6. Sebungkus Rahasia

10.9K 749 57
                                    

Sedari tadi, mulut Rhea terus berkomat-kamit menggumamkan kosa kata bahasa Inggris yang setiap hari dia hafalkan. Cewek itu memiliki rutinitas menghafalkan sepuluh kosa kata bahasa Inggris untuk sekadar menambah wawasannya.

"Arrrgghh ini apaan sih!" Rhea menyambar ponselnya yang berdering menandakan seseorang menelepon. Dahinya berkerut samar melihat nomor tak dikenal tertera di layar ponselnya. Dengan ragu ia menggeser tombol hijau. "Halo?"

"Lagi ngapain?" Bola mata Rhea membulat mendengar suara itu. Bukan hanya matanya, mulut cewek itu juga menganga. Ini Ray! Rhea sedikit menjauhkan ponselnya dari telinga dan bergumam tidak jelas.

"Hei, kok diem?"

"Darimana lo tau nomor gue? Dan ngapain lo nelepon gue?" Alih-alih menjawab pertanyaan Ray, Rhea justru melontarkan pertanyaan lain.

Rhea dapat mendengar suara diseberang sana tertawa kecil. "Kamu itu lucu, Rhe. Aku nelepon aja udah kayak wartawan. Nggak penting aku dapet nomor kamu dari mana." Jeda sejenak. "Kamu tadi nggak papa?"

Ada sedikit rasa heran di dalam benak Rhea mendengar Ray berbicara dengan bahasa 'aku-kamu'. Sebenarnya ia ingin bertanya, tapi yang keluar dari mulutnya malah pertanyaan, "Nggak papa apanya?"

"Yah, Haris itu bahaya."

"Gue nggak kenal sama cowok itu." Rhea berdecak kesal. "Tau ah, gue tutup."

"Eh, jangan dulu."

"Apa lagi?"

"Save nomorku ya.

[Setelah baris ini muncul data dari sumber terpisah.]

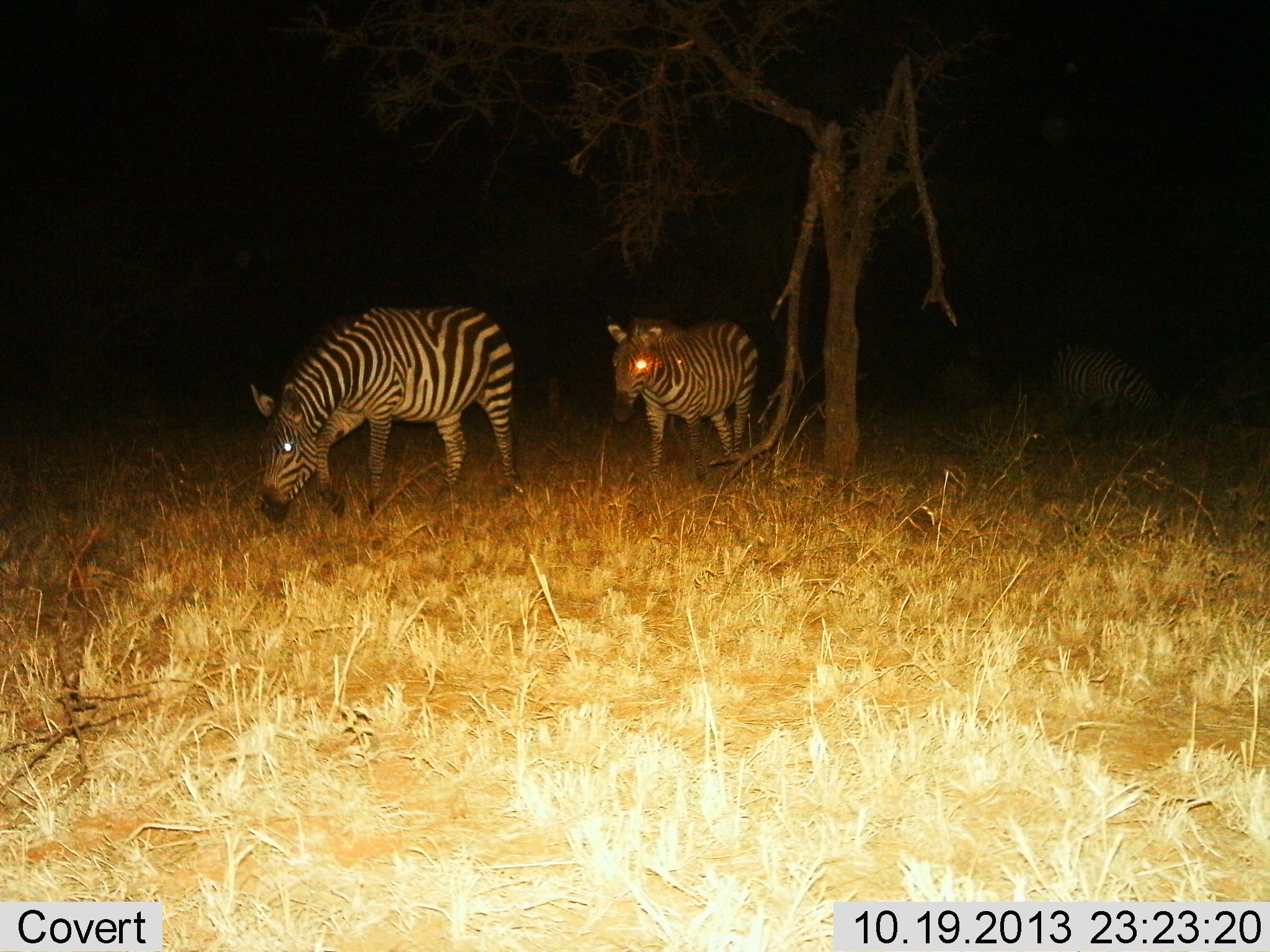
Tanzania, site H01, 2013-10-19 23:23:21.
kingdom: Animalia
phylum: Chordata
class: Mammalia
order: Perissodactyla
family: Equidae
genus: Equus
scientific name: Equus quagga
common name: plains zebra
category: zebra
Zebra (plains zebra) (Equus quagga), count 2. Behavior (volunteer vote fractions): standing 36%, resting 1%, moving 58%, interacting 0%. Young present (vote fraction): 4%. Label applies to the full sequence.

Ray ganteng, gitu. Jangan lupa embel-embel gantengnya."

"Iya iya. Udah kan? Gue mau tidur."

"Yaudah, nice dream. Kalo kamu kangen, aku bakal temuin kamu malam ini, di mimpi."

"Jijik." Rhea segera memutuskan telepon secara sepihak. Tanpa sadar bibir cewek itu melengkung membentuk seulas senyuman tipis.

Sepertinya Ray benar. Mereka benar-benar mengobrol hari ini.

°°°

Ray memasukkan ponselnya ke dalam saku, merasakan dadanya sesak. Oh tidak, jangan lagi. Ia berjalan dengan langkah tertatih mendekati nakas di samping tempat tidurnya. Mengambil obat disana, lalu meminumnya. Ia mengerang pelan merasakan dadanya semakin sakit.

Ray mendengar suara pintu kamarnya diketuk bersamaan dengan suara ibunya yang ingin masuk. Cowok itu berjalan pelan mendekati pintu, masih dengan meremas dadanya dan meringis menahan sakit. Saat tangannya menggapai pintu, dia mengurungkan niat untuk memutar kenop. Ibunya tidak boleh tahu kalau dia sedang kambuh. Ia ingin ibunya juga sembuh tanpa memikirkan kondisinya. Setelah beberapa detik Ray hanya berdiri di balik pintu, ketukan itu tak lagi terdengar, mungkin ibunya mengira dirinya sudah tidur. Ray kembali duduk di tepi ranjang dan menyalakan ponsel, lebih tepatnya membuka aplikasi BBM. Ia mencari kontak Rico, lalu mengirim pesan pada sahabatnya itu.

Reynando: Lo belum tidur kan? Gue ke rumah lo sekarang

Tanpa menunggu balasan, Ray mengenakan jaket dan mengambil helm serta kunci motornya. Ia membuka pintu sepelan mungkin, berusaha tidak terdengar suara deritan. Dengan menahan sakit di dada, Ray berjalan mengendap-endap, sesekali dia berlari dengan kondisi kaki berjinjit, berusaha tidak menimbulkan suara supaya keluarganya tidak mengetahui kepergiannya di waktu selarut ini. Setelah berhasil keluar rumah dengan selamat, laki-laki itu mengendarai motornya membelah jalan raya yang gelap. Cahaya yang berpendar dari gedung-gedung dan kendaraan membuat jalan itu tidak segelap yang seharusnya. Ray mempertinggi kecepatan laju motornya, mengabaikan rasa sakit di dada yang semakin menyiksa. Motornya masuk ke dalam gang di dalam sebuah pasar, sebelum akhirnya berhenti di depan sebuah rumah.